Örümcek sürmek buna denir
Bazı bölümlerde çözmemiz gereken bulmacalar ile karşılaşacağız. Çözdüğümüz taktirde fazladan deneyim puanları ile ödüllendiriliyoruz. İstersek menüyü kullanarak bunları çözmeden de geçebiliyoruz, ancak bu sefer de kazacağımız puandan oluyoruz, bu yüzden uğraşıp çözmenizi daha çok tavsiye ederim. En hoşumuza giden öğelerden biri de, kullanabileceğimiz değişik hayvanların olması. At kullanabiliyoruz, ama örümcek ve warthog kullanmak inanın ayrı bir keyif. Bazı dövüşler sırasında bu yaratıkların kontrollerini ele alabiliyor ve çevredeki düşmanlara bunlarla saldırabiliyoruz. Sadece saldırmak için değil, bazı bulmacaların çözümlerinde de onları kullanmamız gerekiyor. Mesela bombalarla dahi açılmayan bir kapıyı, warthog’un sert darbeleriyle indirebiliyoruz. Örümceğin sırtındayken de, uzun yarıkların arasına ağ atarak köprü kurabiliyor ve kendi yolumuzu yaratabiliyoruz. Bu gibi güzel ayrıntılar, gerçekten çok hoş ve oyunu daha eğlenceli hale getiriyor.
Kojima’nın da desteğini alarak, Lords of Shadow ses sistemi ile de ön plana çıkıyor. Geçtiğimiz ve savaştığımız mekanlar bize gerçekçi bir atmosfer yaratıyorlar. Daha da önemli bir bilgi, müziklerle alakalı. 120 kişilik bir orkestra ve bunun içerisinde 80 kişilik bir koroyla muhteşem bir müzik ziyafeti de sunuluyor. Bu arada bir ufak bilgi daha, Lords of Shadow’un seslendirilmesinde, Metal Gear Solid’de de görev almış kişiler de görev yapmış.

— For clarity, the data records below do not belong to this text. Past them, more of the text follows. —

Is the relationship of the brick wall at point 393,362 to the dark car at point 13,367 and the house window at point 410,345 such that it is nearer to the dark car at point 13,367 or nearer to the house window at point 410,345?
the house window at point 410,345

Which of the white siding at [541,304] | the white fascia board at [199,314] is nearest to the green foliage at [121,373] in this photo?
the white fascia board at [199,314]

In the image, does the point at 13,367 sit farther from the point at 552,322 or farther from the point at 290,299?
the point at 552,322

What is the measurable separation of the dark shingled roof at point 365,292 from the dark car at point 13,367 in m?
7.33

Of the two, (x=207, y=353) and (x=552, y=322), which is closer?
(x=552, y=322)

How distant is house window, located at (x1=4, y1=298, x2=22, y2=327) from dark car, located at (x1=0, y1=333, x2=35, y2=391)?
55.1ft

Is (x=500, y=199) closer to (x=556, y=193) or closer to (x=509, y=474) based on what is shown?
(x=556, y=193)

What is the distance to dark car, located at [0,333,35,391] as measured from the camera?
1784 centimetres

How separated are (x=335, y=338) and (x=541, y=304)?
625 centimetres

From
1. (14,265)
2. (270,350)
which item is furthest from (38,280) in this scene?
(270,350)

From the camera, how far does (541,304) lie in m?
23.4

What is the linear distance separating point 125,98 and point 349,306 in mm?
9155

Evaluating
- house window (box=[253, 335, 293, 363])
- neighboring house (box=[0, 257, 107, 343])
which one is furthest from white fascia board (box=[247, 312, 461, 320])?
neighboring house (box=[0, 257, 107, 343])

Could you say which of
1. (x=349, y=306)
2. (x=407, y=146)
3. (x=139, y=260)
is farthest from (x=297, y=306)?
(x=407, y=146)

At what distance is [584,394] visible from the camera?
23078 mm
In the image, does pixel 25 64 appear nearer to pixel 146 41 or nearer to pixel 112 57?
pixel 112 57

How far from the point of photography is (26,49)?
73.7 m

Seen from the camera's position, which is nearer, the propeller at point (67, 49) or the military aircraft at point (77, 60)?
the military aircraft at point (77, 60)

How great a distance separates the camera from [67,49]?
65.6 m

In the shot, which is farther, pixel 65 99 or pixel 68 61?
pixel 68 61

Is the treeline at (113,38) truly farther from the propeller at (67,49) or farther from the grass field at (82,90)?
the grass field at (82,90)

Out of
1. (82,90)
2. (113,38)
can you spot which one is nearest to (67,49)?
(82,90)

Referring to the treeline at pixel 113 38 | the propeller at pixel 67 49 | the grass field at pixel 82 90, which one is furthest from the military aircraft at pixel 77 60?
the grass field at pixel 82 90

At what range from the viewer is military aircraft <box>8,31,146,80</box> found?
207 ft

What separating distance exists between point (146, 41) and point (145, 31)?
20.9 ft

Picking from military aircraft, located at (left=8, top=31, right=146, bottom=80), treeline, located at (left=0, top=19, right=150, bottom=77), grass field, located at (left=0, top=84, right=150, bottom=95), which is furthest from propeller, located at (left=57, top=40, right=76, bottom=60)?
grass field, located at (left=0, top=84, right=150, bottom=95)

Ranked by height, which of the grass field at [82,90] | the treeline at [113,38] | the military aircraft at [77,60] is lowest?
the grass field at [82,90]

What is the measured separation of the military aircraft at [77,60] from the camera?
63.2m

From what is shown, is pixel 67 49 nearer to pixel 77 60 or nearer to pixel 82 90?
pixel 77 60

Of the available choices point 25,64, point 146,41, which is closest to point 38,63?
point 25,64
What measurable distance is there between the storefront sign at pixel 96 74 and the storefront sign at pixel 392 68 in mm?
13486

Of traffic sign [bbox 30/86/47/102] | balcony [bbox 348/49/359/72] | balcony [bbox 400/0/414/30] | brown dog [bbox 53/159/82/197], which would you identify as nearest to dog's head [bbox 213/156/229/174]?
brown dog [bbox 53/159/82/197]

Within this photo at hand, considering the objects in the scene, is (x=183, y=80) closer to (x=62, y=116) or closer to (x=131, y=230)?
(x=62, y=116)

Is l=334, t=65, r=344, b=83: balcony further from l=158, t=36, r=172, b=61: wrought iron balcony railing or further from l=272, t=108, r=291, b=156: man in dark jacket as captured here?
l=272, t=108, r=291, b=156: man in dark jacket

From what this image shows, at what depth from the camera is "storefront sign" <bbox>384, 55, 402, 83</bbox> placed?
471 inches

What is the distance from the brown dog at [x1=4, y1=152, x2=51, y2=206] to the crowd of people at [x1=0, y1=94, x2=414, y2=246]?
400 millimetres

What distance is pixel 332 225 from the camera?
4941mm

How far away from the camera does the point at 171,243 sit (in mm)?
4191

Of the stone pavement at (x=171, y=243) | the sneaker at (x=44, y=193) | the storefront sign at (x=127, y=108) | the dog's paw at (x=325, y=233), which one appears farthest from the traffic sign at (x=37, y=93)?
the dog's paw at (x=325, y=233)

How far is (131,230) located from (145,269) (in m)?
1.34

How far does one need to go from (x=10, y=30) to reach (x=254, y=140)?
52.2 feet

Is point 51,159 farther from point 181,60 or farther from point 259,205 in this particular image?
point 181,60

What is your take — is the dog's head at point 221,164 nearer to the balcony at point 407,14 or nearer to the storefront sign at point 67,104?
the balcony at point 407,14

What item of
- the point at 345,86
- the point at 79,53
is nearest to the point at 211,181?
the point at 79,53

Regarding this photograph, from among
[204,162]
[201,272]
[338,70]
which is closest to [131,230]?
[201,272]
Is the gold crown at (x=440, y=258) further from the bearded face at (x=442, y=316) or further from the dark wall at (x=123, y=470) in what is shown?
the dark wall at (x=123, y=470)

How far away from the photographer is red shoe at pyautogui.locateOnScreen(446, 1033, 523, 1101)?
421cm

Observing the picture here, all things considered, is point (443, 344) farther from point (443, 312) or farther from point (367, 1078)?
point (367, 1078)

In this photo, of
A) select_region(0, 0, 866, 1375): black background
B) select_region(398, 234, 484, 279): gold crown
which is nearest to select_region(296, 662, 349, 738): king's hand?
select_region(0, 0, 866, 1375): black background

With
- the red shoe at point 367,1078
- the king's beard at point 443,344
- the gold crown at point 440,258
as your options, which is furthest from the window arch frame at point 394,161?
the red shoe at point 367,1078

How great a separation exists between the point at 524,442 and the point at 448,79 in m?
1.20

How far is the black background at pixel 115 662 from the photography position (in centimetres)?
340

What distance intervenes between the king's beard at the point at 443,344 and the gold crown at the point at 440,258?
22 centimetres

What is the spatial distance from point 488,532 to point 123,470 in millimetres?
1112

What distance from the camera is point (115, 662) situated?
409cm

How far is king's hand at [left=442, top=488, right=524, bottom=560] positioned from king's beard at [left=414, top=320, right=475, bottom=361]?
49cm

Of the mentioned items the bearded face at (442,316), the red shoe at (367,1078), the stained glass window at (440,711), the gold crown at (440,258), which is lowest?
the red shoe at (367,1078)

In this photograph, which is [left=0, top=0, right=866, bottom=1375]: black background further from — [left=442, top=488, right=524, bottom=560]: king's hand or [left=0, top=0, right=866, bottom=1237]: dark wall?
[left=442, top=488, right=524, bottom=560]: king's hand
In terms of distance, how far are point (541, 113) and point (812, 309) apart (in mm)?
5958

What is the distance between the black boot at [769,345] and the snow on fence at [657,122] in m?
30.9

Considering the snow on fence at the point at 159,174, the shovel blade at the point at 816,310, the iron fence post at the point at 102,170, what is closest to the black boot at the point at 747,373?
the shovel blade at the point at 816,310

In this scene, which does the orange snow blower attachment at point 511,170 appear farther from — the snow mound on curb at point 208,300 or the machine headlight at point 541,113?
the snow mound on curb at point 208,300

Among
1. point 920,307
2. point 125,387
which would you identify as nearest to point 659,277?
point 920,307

Gönül rahatlığıyla oynayın
Castlevania: Lords of Shadow, dövüş sistemi ve bazı teknik özellikleri ile God of War’dan çokça esinlenmiş. Bazı dövüş kısımlarında God of War oynadığınızı bile hissettirebiliyor sizlere, ancak bunun üzerine kendi özelliklerini eklemeyi ihmal etmemiş. Power sistemi ve bunun geliştirilebilmesi, kullanabileceğimiz yaratıklar ve geçmişten günümüze taşıdığı o platform sistemi, Lords of Shadow’u çok keyifli ve oynamaya değer bir yapım haline getiriyor. Hikaye belki biraz daha yaratıcı olabilirmiş, ama mistik havası ve oyun sırasında karşımıza çıkacak olan farklı karakterler, konudan soğumamızı engelliyor. Son zamanlarda konsollara çıkmış olan en iyi aksiyon oyunlarından bir tanesi olduğunu rahatlıkla söyleyebiliyor ve bu eğlenceyi kaçırmamanızı tavsiye ediyoruz.